1.1.1 Découverte d'une terre nouvelle
Les premiers habitants de l'Australie furent de
téméraires voyageurs qui, il y a environ 53000 ans, ont
quitté les côtes de l'Asie du Sud-est pour partir vers les
contrées inconnues du Sud-est... Ils n'étaient pas si fous
puisqu'ils devinrent, en Nouvelle-Guinée et en Australie, les
ancêtres immémoriaux d'une population qu'ils n'avaient
probablement jamais espéré si grande. On suppose que ce voyage a
été rendu possible par un niveau de la mer, entre 120000 et 12000
avant J.C., particulièrement bas de sorte qu'un pont terrestre
s'était formé, ne laissant qu'une étroite étendue
d'eau à parcourir entre l'Asie et l'Océanie. Sans cette
diminution de la traversée, les embarcations de l'époque
n'auraient jamais été suffisamment solides pour traverser. La
Tasmanie, l'Australie et la Nouvelle-Guinée formaient alors une seule
terre nommée Sahul. ( Charleux 1989, 70-1 ; Meyer 1995, 14). Ces
nouveaux habitants se sont répandus petit à petit sur toute la
surface du pays. Ils se sont adaptés aux différents climats et
ont développé des pratiques culturelles variées dans un
isolement quasi total par rapport au reste du monde. Les fouilles attestent que
l'ensemble du continent était habité dès 20 000 avant J.C.
(Charleux 1989, 72).
1.1.2 Conquête britannique
Le nombre d'Aborigènes s'élevait aux environs du
million lorsque les premiers colons britanniques mirent pied à terre
en 1788. Cela n'empêcha pas ces
conquérants de déclarer le continent australien
terra nullius, terre vide qui dorénavant appartiendrait aux
premiers arrivés : eux. Comme lors de la conquête de
l'Amérique du Nord, autre terra nullius bien connue,
malgré la curiosité bienveillante de quelques rares explorateurs
xénophiles (comme par exemple François Péron 1989,12-9),
le massacre ne se fit pas attendre. Aussitôt que les colons furent en
nombre suffisant pour se sentir en sécurité, les autochtones
furent chassés de leurs terres sans le moindre scrupule. Au
XIXème siècle, dans la partie sud-est du pays, ce fut un
véritable massacre : les Aborigènes furent chassés comme
du gibier. De toute façon, les spécialistes de l'époque
les savent au plus bas de l'échelle humaine1, peut-être
sont-ils même le chaînon manquant entre le singe et l'homme
...(Condominas 1989, 24)
C'est au début du vingtième siècle que le
gouvernement remplace la tuerie par la politique d'assimilation :
détacher les Aborigènes de leur contexte traditionnel et les
insérer dans un contexte occidental pour qu'ils remplacent leurs
coutumes par les pratiques et des façons de penser des colons. Regrouper
les Aborigènes dans des colonies était une façon de faire,
enlever les enfants en bas âge pour les placer dans des familles blanches
en était une autre. Les Aborigènes résistèrent
à cette volonté de leurs nouveaux « maîtres »

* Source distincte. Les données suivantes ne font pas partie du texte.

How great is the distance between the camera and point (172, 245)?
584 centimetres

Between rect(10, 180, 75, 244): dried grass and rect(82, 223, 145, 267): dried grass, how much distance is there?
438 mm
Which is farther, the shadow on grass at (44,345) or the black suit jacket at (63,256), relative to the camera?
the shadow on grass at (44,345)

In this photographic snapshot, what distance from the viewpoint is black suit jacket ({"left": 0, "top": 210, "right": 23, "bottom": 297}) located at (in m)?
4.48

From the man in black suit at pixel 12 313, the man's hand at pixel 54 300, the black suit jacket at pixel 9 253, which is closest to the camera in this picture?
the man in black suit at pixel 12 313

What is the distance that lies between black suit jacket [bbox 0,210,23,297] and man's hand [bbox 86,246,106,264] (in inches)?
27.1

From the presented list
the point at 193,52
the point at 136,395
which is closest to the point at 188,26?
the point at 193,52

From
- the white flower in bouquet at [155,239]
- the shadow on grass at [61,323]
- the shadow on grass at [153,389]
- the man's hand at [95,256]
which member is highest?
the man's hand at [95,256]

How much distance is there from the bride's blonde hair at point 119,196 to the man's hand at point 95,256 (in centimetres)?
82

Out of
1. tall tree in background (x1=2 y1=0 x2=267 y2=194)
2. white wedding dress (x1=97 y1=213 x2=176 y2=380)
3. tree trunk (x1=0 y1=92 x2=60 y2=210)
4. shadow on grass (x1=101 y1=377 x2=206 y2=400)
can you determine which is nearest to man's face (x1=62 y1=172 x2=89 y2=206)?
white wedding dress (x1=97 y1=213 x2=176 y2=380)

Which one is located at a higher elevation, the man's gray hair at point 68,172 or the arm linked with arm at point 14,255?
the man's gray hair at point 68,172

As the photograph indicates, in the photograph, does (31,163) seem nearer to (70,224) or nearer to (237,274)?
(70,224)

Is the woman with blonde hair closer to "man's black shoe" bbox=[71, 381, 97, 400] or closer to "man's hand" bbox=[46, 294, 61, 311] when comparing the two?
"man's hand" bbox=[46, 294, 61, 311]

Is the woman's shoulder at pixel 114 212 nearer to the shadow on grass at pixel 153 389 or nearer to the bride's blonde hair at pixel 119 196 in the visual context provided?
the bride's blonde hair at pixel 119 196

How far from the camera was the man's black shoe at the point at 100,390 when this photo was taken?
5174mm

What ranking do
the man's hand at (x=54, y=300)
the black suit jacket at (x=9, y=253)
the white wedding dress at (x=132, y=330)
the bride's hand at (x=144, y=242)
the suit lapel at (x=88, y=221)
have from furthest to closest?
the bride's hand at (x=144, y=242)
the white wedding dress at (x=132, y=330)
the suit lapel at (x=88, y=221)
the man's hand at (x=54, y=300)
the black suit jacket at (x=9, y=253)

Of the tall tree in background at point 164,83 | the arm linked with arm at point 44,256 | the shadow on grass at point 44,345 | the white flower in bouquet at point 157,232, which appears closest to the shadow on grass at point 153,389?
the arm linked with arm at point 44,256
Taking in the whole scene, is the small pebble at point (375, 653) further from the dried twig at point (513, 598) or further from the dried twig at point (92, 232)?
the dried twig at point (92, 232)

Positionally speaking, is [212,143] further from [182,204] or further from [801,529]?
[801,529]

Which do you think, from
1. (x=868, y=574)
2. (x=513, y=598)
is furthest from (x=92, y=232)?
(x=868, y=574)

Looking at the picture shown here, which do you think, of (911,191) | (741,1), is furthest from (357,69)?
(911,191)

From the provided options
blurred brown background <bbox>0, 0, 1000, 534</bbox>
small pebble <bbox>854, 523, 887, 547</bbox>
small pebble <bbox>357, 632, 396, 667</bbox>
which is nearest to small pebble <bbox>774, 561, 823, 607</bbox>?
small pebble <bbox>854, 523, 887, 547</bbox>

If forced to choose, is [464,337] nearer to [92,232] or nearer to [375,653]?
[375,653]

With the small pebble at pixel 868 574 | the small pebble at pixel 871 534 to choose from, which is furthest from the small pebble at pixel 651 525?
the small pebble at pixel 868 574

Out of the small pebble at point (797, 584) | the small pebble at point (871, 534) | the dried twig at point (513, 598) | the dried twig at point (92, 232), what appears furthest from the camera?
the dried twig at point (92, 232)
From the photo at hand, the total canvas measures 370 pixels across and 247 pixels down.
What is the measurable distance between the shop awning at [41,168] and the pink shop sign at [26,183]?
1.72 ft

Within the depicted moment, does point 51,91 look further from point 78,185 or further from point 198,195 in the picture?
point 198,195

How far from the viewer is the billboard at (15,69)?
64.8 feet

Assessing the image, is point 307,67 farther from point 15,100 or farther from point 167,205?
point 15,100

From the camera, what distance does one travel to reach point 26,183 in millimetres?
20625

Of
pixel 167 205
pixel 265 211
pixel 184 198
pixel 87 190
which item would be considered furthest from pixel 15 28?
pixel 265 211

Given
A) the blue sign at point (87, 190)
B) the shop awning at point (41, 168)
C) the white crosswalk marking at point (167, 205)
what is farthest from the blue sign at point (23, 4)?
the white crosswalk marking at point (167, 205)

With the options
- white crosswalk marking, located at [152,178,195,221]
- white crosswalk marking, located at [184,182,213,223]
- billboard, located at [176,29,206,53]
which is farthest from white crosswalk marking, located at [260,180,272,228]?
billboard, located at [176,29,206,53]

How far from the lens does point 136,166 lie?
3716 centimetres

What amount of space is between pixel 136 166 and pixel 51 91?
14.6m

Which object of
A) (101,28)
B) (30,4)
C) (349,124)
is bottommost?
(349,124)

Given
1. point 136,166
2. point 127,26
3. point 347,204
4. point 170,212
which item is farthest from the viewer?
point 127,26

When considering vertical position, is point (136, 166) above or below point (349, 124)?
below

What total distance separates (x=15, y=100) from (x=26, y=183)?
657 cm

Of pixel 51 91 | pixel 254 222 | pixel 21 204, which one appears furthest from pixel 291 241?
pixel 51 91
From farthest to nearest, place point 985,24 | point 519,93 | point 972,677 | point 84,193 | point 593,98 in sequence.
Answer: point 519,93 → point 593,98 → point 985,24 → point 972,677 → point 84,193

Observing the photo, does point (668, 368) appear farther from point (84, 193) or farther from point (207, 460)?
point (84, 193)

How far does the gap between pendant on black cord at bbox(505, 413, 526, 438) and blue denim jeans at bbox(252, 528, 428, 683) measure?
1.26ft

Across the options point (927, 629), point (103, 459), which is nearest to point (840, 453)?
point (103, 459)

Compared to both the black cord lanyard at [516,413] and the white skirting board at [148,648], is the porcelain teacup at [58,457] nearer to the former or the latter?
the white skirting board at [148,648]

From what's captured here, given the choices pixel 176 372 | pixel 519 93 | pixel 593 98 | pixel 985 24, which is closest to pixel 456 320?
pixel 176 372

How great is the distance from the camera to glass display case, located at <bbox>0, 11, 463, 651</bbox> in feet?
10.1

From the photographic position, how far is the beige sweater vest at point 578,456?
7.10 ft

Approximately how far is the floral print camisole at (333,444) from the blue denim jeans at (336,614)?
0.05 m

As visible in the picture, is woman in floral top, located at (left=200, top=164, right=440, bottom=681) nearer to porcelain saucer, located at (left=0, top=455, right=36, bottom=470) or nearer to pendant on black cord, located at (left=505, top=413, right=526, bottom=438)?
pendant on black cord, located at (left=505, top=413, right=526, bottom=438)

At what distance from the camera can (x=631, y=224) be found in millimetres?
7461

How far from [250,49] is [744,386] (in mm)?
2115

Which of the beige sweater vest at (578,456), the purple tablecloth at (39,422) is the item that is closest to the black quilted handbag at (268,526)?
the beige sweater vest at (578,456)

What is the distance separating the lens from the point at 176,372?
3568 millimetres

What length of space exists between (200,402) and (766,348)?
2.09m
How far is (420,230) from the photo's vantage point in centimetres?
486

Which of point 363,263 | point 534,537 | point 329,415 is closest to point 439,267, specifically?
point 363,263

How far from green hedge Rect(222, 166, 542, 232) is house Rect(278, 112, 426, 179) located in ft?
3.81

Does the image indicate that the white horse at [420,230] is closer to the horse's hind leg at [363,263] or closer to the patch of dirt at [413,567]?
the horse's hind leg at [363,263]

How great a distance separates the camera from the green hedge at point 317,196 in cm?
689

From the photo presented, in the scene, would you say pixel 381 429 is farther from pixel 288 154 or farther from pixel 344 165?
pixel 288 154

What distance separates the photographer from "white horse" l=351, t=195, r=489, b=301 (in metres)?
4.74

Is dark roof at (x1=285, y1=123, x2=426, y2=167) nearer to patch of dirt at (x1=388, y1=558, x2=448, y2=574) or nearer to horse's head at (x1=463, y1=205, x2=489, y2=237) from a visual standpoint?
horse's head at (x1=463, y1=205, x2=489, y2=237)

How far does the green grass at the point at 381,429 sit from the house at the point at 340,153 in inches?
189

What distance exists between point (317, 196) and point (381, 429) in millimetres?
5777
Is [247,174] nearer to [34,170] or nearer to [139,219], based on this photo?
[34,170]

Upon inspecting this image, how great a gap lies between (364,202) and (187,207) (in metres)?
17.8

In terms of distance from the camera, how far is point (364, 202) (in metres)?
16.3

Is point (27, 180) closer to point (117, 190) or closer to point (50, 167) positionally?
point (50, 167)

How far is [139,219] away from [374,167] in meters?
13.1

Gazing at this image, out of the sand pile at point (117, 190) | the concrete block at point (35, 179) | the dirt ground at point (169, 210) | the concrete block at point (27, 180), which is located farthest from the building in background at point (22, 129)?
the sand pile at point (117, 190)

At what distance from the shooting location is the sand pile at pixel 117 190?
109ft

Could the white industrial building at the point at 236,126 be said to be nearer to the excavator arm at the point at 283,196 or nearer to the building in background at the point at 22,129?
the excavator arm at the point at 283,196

d'anéantir leur culture. Vers les années trente, il
commença à se former des associations aborigènes qui
organisèrent des manifestations et des pétitions pour
l'égalité en droit et pour le droit foncier. Ces organisations se
multiplièrent encore dans les années soixante jusqu'à
aboutir, en 1972, au remplacement de la politique d'assimilation par une
politique de tolérance multiculturelle et d'auto-gérance toujours
d'actualité (Caruana 1994, 16-7).
1 Adam Kuper nous cite des extraits de textes
écrits par Fison et Howitt, deux anthropologues de la
fin du 19ième siècle où cette
idée est clairement exprimée (Kuper 1988, 92-4).